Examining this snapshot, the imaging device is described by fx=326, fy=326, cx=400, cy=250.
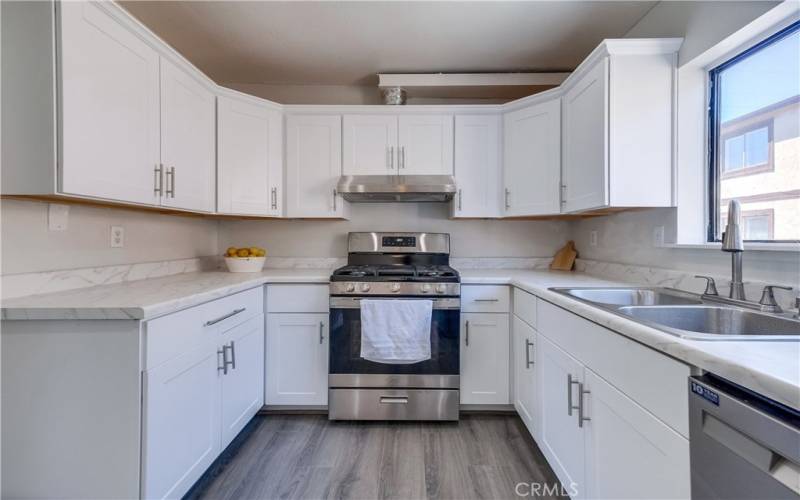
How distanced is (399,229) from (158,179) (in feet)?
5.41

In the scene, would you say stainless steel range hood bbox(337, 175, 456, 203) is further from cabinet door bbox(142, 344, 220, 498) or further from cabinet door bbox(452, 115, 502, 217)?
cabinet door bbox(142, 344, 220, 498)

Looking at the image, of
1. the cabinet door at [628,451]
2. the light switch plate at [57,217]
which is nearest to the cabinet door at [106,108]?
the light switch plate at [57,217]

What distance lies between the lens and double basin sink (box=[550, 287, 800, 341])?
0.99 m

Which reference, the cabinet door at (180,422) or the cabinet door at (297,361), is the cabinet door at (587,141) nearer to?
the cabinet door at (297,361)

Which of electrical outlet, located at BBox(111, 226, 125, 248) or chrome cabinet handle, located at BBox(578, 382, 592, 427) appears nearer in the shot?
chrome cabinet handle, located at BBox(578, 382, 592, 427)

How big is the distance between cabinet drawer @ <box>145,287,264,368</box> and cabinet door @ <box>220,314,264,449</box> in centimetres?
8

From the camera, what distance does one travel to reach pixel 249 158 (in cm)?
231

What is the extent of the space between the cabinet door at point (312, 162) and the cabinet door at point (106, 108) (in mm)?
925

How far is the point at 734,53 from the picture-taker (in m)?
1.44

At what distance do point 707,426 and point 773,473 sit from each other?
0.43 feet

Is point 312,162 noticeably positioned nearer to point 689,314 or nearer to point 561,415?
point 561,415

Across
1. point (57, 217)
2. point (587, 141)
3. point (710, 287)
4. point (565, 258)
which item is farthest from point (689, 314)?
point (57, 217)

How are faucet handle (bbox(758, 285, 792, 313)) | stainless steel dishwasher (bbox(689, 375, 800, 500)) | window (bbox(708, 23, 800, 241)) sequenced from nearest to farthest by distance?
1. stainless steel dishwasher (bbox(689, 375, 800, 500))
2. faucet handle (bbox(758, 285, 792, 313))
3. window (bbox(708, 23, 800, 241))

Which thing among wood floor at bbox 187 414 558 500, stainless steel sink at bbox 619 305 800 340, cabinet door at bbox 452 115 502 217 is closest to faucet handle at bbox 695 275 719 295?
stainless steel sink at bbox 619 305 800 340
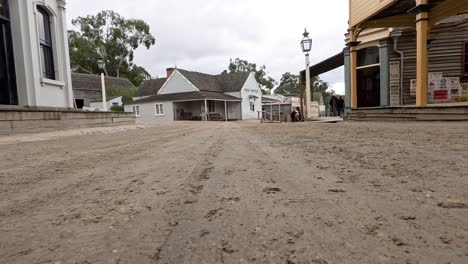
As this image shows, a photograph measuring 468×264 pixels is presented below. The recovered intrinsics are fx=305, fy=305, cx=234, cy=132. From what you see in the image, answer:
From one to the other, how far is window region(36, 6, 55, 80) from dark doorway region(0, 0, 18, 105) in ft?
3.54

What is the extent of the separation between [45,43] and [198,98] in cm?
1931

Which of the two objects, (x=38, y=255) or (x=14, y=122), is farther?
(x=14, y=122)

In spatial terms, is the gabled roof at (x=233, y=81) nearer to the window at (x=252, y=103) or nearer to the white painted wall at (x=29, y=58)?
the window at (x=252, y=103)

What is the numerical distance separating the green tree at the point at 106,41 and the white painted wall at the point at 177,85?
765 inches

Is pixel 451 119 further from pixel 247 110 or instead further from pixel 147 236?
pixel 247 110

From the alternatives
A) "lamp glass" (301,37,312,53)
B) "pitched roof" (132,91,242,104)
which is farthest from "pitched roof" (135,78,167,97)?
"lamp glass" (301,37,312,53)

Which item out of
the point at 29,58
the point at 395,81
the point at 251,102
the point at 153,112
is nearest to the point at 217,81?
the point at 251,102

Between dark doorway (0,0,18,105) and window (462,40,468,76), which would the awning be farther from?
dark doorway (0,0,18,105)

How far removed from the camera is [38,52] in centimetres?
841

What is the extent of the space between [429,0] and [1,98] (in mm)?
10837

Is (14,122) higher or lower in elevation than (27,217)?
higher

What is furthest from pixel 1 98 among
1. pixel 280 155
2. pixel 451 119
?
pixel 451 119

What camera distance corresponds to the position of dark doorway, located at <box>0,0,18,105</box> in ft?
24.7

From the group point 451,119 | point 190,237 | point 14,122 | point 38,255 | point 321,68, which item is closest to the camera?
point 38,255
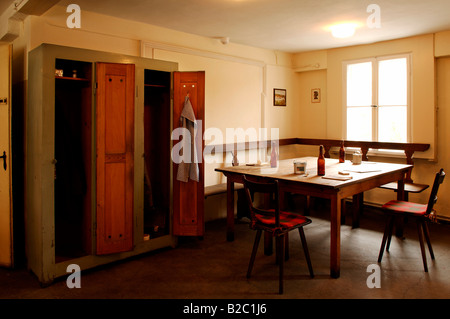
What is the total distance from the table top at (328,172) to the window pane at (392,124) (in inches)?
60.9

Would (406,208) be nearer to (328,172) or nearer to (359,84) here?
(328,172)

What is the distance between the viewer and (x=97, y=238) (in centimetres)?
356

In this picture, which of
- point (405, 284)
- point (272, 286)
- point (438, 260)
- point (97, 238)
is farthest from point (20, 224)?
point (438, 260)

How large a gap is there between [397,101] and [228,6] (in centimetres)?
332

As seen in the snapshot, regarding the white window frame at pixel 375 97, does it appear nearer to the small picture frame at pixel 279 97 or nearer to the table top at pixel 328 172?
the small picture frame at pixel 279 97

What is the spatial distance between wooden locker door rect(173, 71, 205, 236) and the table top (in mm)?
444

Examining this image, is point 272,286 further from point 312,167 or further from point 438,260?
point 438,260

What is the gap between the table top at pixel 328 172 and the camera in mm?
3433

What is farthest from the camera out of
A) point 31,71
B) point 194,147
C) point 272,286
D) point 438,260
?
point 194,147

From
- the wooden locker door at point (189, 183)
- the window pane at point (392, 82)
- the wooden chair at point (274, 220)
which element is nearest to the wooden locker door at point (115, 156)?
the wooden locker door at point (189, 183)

** TASK REQUIREMENTS **
Render the entries from the line with "Examining this image, is" through the final line of the entries as a Markdown table with two columns, Row and Line. Number each row and leave out blank lines.

** EXERCISE SOLUTION **
| Row | Line |
|---|---|
| 1 | Examining this image, is point 272,286 further from point 312,167 or further from point 438,260? |
| 2 | point 438,260 |
| 3 | What is the gap between the table top at pixel 328 172 and the camera in mm? |
| 4 | 3433 |
| 5 | What is farthest from the camera out of |
| 6 | A) point 31,71 |
| 7 | B) point 194,147 |
| 8 | C) point 272,286 |
| 9 | D) point 438,260 |
| 10 | ? |
| 11 | point 194,147 |
| 12 | From |
| 13 | - the wooden locker door at point (189, 183) |
| 14 | - the window pane at point (392, 82) |
| 15 | - the wooden chair at point (274, 220) |
| 16 | which element is nearest to the wooden locker door at point (115, 156)? |
| 17 | the wooden locker door at point (189, 183) |